BEGIN

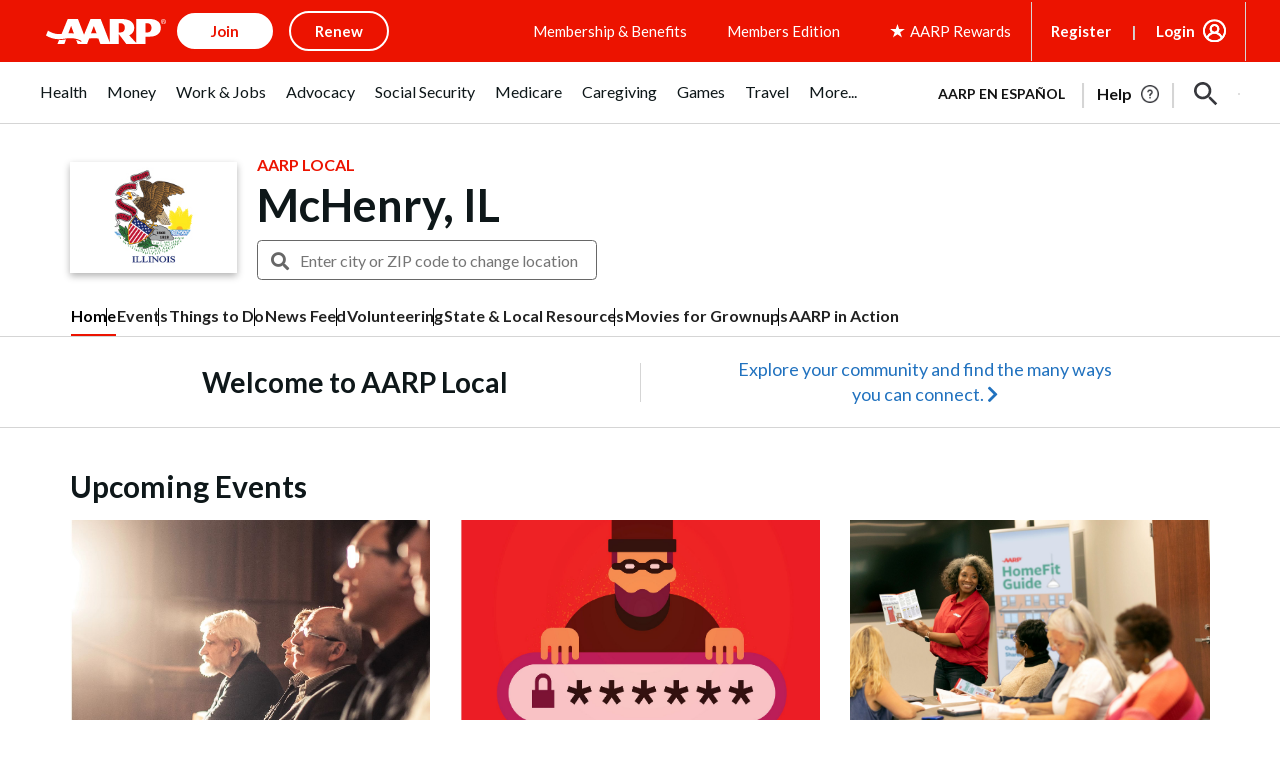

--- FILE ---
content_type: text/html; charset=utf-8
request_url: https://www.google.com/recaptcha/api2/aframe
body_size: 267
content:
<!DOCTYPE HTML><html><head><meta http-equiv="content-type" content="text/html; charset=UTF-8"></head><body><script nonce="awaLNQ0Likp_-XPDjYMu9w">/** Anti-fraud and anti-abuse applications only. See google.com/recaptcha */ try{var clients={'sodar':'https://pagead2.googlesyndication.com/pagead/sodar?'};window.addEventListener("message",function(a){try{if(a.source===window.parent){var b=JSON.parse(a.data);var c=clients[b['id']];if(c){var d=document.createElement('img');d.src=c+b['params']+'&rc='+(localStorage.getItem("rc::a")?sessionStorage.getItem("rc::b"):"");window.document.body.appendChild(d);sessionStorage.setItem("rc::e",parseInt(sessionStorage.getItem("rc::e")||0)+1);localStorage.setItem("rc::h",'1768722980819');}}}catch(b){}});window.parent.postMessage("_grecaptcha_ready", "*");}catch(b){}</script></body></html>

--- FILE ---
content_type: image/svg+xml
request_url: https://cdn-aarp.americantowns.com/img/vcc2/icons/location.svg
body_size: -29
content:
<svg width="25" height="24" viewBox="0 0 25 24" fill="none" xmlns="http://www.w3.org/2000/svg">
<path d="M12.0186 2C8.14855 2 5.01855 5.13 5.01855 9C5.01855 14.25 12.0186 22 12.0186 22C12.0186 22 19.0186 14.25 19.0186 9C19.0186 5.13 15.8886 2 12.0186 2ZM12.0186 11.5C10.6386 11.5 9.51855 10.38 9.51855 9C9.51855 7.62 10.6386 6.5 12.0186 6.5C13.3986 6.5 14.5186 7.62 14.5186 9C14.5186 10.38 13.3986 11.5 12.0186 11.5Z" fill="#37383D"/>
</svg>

END

**Work required**
When you retype the listing, keep every line exactly as it is and drop the pictures.

**Answer for the task**
--- FILE ---
content_type: text/html; charset=utf-8
request_url: https://www.google.com/recaptcha/api2/aframe
body_size: 267
content:
<!DOCTYPE HTML><html><head><meta http-equiv="content-type" content="text/html; charset=UTF-8"></head><body><script nonce="awaLNQ0Likp_-XPDjYMu9w">/** Anti-fraud and anti-abuse applications only. See google.com/recaptcha */ try{var clients={'sodar':'https://pagead2.googlesyndication.com/pagead/sodar?'};window.addEventListener("message",function(a){try{if(a.source===window.parent){var b=JSON.parse(a.data);var c=clients[b['id']];if(c){var d=document.createElement('img');d.src=c+b['params']+'&rc='+(localStorage.getItem("rc::a")?sessionStorage.getItem("rc::b"):"");window.document.body.appendChild(d);sessionStorage.setItem("rc::e",parseInt(sessionStorage.getItem("rc::e")||0)+1);localStorage.setItem("rc::h",'1768722980819');}}}catch(b){}});window.parent.postMessage("_grecaptcha_ready", "*");}catch(b){}</script></body></html>

--- FILE ---
content_type: image/svg+xml
request_url: https://cdn-aarp.americantowns.com/img/vcc2/icons/location.svg
body_size: -29
content:
<svg width="25" height="24" viewBox="0 0 25 24" fill="none" xmlns="http://www.w3.org/2000/svg">
<path d="M12.0186 2C8.14855 2 5.01855 5.13 5.01855 9C5.01855 14.25 12.0186 22 12.0186 22C12.0186 22 19.0186 14.25 19.0186 9C19.0186 5.13 15.8886 2 12.0186 2ZM12.0186 11.5C10.6386 11.5 9.51855 10.38 9.51855 9C9.51855 7.62 10.6386 6.5 12.0186 6.5C13.3986 6.5 14.5186 7.62 14.5186 9C14.5186 10.38 13.3986 11.5 12.0186 11.5Z" fill="#37383D"/>
</svg>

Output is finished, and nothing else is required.